→ **DO THIS**
Copy out the whole listing below word for word, leaving out the pictures.

→ **Collected data listing**
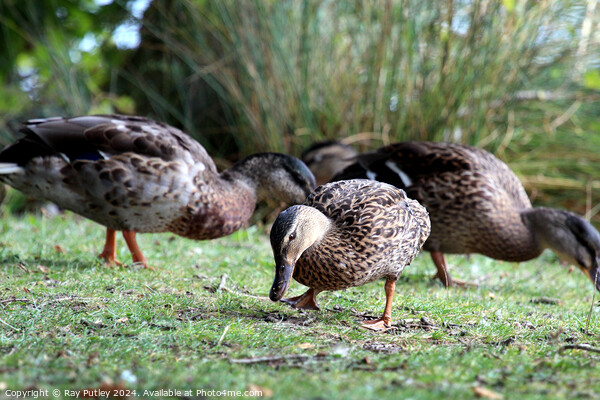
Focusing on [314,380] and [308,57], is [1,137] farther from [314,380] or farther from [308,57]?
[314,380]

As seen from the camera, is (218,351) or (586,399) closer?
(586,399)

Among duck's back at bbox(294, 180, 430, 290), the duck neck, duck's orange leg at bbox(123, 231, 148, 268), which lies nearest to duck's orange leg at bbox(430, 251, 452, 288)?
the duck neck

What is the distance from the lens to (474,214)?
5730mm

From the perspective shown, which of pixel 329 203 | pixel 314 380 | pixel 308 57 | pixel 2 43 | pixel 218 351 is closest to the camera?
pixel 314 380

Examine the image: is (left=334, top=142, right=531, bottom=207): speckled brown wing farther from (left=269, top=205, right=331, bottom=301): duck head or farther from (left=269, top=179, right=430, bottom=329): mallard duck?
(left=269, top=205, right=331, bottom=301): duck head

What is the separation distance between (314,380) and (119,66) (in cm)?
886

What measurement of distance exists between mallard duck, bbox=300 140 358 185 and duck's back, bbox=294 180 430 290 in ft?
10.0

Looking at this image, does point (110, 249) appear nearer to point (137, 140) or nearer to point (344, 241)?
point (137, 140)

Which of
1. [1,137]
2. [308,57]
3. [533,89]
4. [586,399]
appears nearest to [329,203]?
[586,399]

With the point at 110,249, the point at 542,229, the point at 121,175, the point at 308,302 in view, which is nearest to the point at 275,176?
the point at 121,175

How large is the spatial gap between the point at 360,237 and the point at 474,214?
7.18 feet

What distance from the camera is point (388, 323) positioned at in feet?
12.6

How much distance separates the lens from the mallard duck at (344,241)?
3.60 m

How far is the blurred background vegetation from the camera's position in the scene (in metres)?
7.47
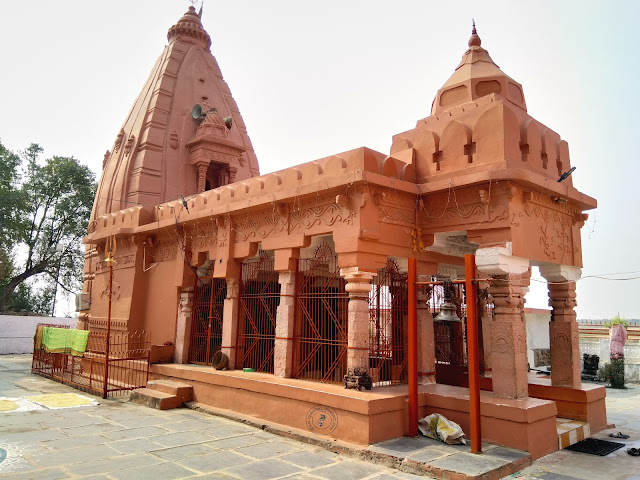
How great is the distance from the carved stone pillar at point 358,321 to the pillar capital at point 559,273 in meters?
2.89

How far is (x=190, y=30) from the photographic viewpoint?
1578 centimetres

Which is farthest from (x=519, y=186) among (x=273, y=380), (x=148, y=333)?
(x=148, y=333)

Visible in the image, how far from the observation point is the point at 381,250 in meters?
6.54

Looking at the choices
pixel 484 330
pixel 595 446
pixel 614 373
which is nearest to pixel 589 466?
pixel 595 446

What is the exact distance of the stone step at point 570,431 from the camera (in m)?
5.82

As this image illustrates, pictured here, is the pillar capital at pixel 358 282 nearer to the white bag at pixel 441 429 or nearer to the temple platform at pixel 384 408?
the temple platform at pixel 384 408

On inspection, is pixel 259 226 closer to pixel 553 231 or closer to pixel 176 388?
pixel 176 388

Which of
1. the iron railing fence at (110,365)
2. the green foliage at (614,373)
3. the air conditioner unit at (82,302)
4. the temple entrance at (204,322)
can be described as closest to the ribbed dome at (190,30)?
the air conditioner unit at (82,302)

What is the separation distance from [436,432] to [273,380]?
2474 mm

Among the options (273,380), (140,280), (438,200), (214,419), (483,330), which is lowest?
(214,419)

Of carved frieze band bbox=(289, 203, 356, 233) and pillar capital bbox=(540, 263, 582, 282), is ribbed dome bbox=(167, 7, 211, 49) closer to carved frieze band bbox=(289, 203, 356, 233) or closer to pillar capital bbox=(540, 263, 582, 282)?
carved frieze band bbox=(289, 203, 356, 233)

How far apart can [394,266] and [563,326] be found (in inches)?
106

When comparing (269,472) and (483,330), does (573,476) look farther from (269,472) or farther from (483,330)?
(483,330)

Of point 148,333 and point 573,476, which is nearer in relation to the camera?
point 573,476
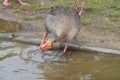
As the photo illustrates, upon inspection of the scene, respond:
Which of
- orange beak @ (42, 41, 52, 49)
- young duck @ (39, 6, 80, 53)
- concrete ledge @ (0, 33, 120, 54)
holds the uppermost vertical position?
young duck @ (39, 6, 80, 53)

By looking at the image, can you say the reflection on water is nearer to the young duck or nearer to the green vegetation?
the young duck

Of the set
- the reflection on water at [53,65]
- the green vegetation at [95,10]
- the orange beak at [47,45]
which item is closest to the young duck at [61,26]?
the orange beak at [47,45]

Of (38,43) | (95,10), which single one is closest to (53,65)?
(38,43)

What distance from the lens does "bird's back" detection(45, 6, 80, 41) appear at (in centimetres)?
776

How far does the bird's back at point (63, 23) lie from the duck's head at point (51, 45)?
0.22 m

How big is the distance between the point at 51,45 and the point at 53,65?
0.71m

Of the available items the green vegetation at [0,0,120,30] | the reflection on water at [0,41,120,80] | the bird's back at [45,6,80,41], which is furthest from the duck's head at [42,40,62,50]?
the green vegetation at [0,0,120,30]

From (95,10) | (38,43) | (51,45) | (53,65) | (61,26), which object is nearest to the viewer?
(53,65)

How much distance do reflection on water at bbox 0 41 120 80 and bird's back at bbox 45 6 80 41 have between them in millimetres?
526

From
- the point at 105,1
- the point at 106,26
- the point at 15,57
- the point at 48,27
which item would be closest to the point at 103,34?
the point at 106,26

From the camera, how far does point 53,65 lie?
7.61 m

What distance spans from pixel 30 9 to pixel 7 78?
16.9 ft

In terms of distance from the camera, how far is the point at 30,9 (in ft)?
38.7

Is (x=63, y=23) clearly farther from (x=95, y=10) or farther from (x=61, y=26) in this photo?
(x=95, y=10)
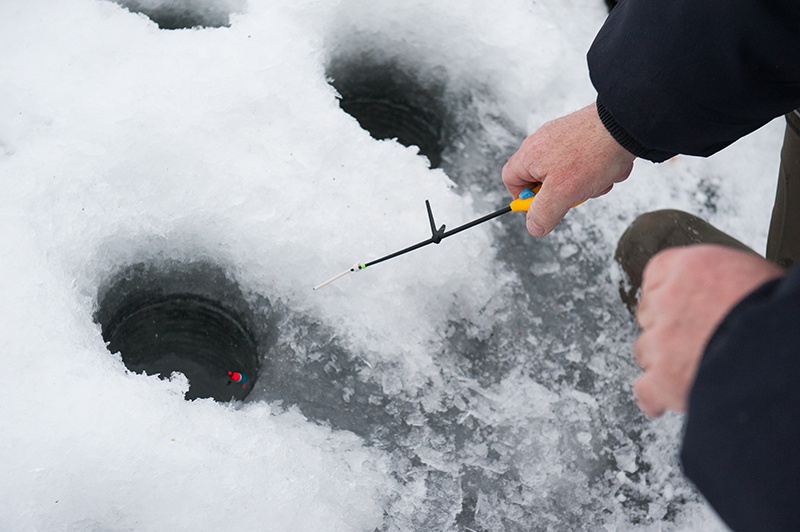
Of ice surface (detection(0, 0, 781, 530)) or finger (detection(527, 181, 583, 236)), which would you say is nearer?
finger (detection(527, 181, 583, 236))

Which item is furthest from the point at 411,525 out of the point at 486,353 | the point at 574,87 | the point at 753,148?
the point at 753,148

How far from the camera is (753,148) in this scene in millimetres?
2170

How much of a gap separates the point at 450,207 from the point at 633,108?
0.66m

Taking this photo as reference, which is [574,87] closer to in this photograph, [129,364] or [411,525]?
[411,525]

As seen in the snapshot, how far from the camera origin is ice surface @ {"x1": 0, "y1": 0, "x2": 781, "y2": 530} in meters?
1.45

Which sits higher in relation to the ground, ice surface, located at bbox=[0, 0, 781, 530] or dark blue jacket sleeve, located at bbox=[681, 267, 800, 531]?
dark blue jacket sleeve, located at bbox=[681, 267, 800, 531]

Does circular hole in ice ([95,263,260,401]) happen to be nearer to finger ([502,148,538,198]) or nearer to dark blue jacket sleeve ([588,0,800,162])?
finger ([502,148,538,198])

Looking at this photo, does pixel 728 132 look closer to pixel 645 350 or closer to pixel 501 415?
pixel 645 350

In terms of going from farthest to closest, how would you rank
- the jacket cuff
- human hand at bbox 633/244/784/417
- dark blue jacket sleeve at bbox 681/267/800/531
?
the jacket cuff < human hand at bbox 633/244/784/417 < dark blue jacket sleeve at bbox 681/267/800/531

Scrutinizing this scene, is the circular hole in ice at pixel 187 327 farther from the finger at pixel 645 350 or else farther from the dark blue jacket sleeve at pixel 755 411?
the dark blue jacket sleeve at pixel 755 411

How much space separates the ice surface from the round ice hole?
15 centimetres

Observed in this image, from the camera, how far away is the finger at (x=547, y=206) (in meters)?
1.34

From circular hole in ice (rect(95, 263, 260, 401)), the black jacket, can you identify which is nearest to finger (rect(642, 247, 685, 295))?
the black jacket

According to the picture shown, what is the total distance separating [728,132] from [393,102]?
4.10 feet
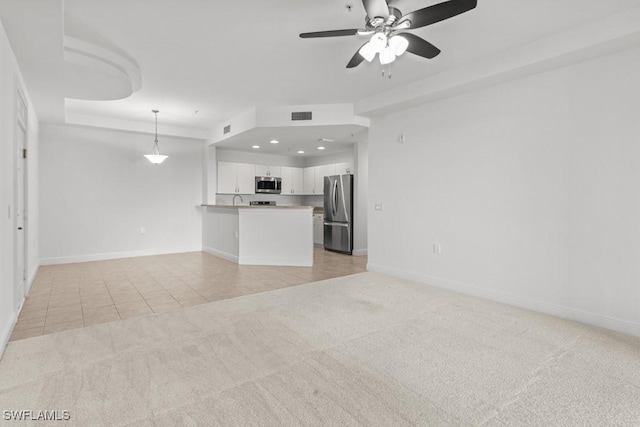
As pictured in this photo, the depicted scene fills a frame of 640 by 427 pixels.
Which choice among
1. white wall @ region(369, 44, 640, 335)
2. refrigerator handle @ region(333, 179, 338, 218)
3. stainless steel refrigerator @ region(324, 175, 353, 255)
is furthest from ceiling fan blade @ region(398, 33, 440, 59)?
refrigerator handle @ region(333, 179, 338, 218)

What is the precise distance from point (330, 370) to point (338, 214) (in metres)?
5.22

→ **EXERCISE RESPONSE**
Focusing on [314,380] and [308,57], is [1,137] farther from [314,380] or farther from [308,57]?
[314,380]

As seen from the camera, is (218,351) or (586,399) closer?
(586,399)

Among duck's back at bbox(294, 180, 430, 290), the duck neck, duck's orange leg at bbox(123, 231, 148, 268), which lies nearest to duck's orange leg at bbox(430, 251, 452, 288)?
the duck neck

What is the distance from the lens to (474,214)?
5730mm

From the perspective shown, which of pixel 329 203 | pixel 314 380 | pixel 308 57 | pixel 2 43 | pixel 218 351 is closest to the camera?
pixel 314 380

Examine the image: is (left=334, top=142, right=531, bottom=207): speckled brown wing farther from (left=269, top=205, right=331, bottom=301): duck head or farther from (left=269, top=179, right=430, bottom=329): mallard duck?
(left=269, top=205, right=331, bottom=301): duck head

What is the separation distance between (314,380) and (119,66) (in cm)?
886

What measurement of distance exists between mallard duck, bbox=300 140 358 185 and duck's back, bbox=294 180 430 290 in ft?
10.0

Looking at this image, does point (110, 249) appear nearer to point (137, 140) or nearer to point (344, 241)?
point (137, 140)

Which of
1. [1,137]
2. [308,57]
3. [533,89]
4. [586,399]
appears nearest to [329,203]?
[586,399]

With the point at 110,249, the point at 542,229, the point at 121,175, the point at 308,302 in view, which is nearest to the point at 275,176?
the point at 121,175

How large is the spatial gap between the point at 360,237 and the point at 474,214?
7.18 feet

What distance from the camera is point (388, 323) positioned at in feet?
12.6

How much distance separates the lens from the mallard duck at (344,241)?
3.60 m

How far is the blurred background vegetation from the camera's position in the scene (in metres)?
7.47
How great is the distance from the carved stone pillar at point 358,321 to the pillar capital at point 559,273 in meters?
2.89

How far is (x=190, y=30) from the photographic viewpoint?
1578 centimetres

Which is farthest from (x=519, y=186) among (x=273, y=380), (x=148, y=333)?
(x=148, y=333)

Visible in the image, how far from the observation point is the point at 381,250 in meters?
6.54

Looking at the choices
pixel 484 330
pixel 595 446
pixel 614 373
which is nearest to pixel 589 466?
pixel 595 446

What is the exact distance of the stone step at point 570,431 from the camera (in m)?
5.82

As this image illustrates, pictured here, is the pillar capital at pixel 358 282 nearer to the white bag at pixel 441 429 or nearer to the temple platform at pixel 384 408?
the temple platform at pixel 384 408

On inspection, is pixel 259 226 closer to pixel 553 231 or closer to pixel 176 388?
pixel 176 388

Which of
1. the iron railing fence at (110,365)
2. the green foliage at (614,373)
3. the air conditioner unit at (82,302)
4. the temple entrance at (204,322)
can be described as closest to the ribbed dome at (190,30)?
the air conditioner unit at (82,302)

What is the separation distance from [436,432] to [273,380]?
2474 mm

Among the options (273,380), (140,280), (438,200), (214,419), (483,330), which is lowest?
(214,419)

Of carved frieze band bbox=(289, 203, 356, 233) and pillar capital bbox=(540, 263, 582, 282), is ribbed dome bbox=(167, 7, 211, 49) closer to carved frieze band bbox=(289, 203, 356, 233) or closer to pillar capital bbox=(540, 263, 582, 282)?
carved frieze band bbox=(289, 203, 356, 233)

How far apart can [394,266] and [563,326] be found (in inches)?
106

When comparing (269,472) and (483,330), does (573,476) look farther from (269,472) or farther from (483,330)?
(483,330)

Of point 148,333 and point 573,476, which is nearer in relation to the camera?
point 573,476
As the photo illustrates, upon inspection of the scene, respond:
Which of
- orange beak @ (42, 41, 52, 49)
- young duck @ (39, 6, 80, 53)
- concrete ledge @ (0, 33, 120, 54)
holds the uppermost vertical position?
young duck @ (39, 6, 80, 53)

By looking at the image, can you say the reflection on water is nearer to the young duck or nearer to the green vegetation?
the young duck

Of the set
- the reflection on water at [53,65]
- the green vegetation at [95,10]
- the orange beak at [47,45]
which item is closest to the young duck at [61,26]?
the orange beak at [47,45]

Of (38,43) | (95,10), which single one is closest to (53,65)?
(38,43)

What distance from the lens does "bird's back" detection(45, 6, 80, 41) appear at (in centimetres)?
776

How far does the bird's back at point (63, 23) lie from the duck's head at point (51, 45)?
0.22 m

How big is the distance between the point at 51,45 and the point at 53,65?
0.71m

Of the available items the green vegetation at [0,0,120,30] | the reflection on water at [0,41,120,80] | the bird's back at [45,6,80,41], which is furthest from the duck's head at [42,40,62,50]?
the green vegetation at [0,0,120,30]

From (95,10) | (38,43) | (51,45) | (53,65) | (61,26), which object is nearest to the viewer?
(53,65)

How much distance do reflection on water at bbox 0 41 120 80 and bird's back at bbox 45 6 80 41 have between them in millimetres?
526

From
- the point at 105,1
- the point at 106,26
- the point at 15,57
- the point at 48,27
which item would be closest to the point at 103,34?
the point at 106,26

From the camera, how far does point 53,65 lie?
7.61 m

What distance spans from pixel 30 9 to pixel 7 78?
16.9 ft

In terms of distance from the camera, how far is the point at 30,9 (in ft)?
38.7

Is (x=63, y=23) clearly farther from (x=95, y=10) or farther from (x=61, y=26) in this photo?
(x=95, y=10)
Of ice surface (detection(0, 0, 781, 530)) or finger (detection(527, 181, 583, 236)), which would you say is nearer?
finger (detection(527, 181, 583, 236))

Which item is furthest from the point at 411,525 out of the point at 486,353 | the point at 574,87 | the point at 753,148?
the point at 753,148

How far from the camera is (753,148) in this scene in millimetres?
2170

How much of a gap separates the point at 450,207 from the point at 633,108?
0.66m

Taking this photo as reference, which is [574,87] closer to in this photograph, [129,364] or [411,525]?
[411,525]

As seen in the snapshot, how far from the camera origin is ice surface @ {"x1": 0, "y1": 0, "x2": 781, "y2": 530} in meters?
1.45

Which sits higher in relation to the ground, ice surface, located at bbox=[0, 0, 781, 530] or dark blue jacket sleeve, located at bbox=[681, 267, 800, 531]?
dark blue jacket sleeve, located at bbox=[681, 267, 800, 531]

Does circular hole in ice ([95,263,260,401]) happen to be nearer to finger ([502,148,538,198]) or nearer to dark blue jacket sleeve ([588,0,800,162])?
finger ([502,148,538,198])

Looking at this photo, does pixel 728 132 look closer to pixel 645 350 or closer to pixel 501 415?
pixel 645 350

In terms of going from farthest to closest, how would you rank
- the jacket cuff
- human hand at bbox 633/244/784/417
- dark blue jacket sleeve at bbox 681/267/800/531
?
the jacket cuff < human hand at bbox 633/244/784/417 < dark blue jacket sleeve at bbox 681/267/800/531

Scrutinizing this scene, is the circular hole in ice at pixel 187 327 farther from the finger at pixel 645 350 or else farther from the dark blue jacket sleeve at pixel 755 411?
the dark blue jacket sleeve at pixel 755 411

How much space separates the ice surface from the round ice hole?
15 centimetres

Observed in this image, from the camera, how far away is the finger at (x=547, y=206) (in meters)?
1.34

From circular hole in ice (rect(95, 263, 260, 401)), the black jacket, can you identify which is nearest to finger (rect(642, 247, 685, 295))?
the black jacket

According to the picture shown, what is the total distance separating [728,132] from [393,102]?
4.10 feet
As pictured in this photo, the depicted scene fills a frame of 640 by 427 pixels.
Which choice among
1. white wall @ region(369, 44, 640, 335)
2. refrigerator handle @ region(333, 179, 338, 218)
3. stainless steel refrigerator @ region(324, 175, 353, 255)
is furthest from ceiling fan blade @ region(398, 33, 440, 59)?
refrigerator handle @ region(333, 179, 338, 218)

What is the precise distance from point (330, 370) to point (338, 214) (in metres)?
5.22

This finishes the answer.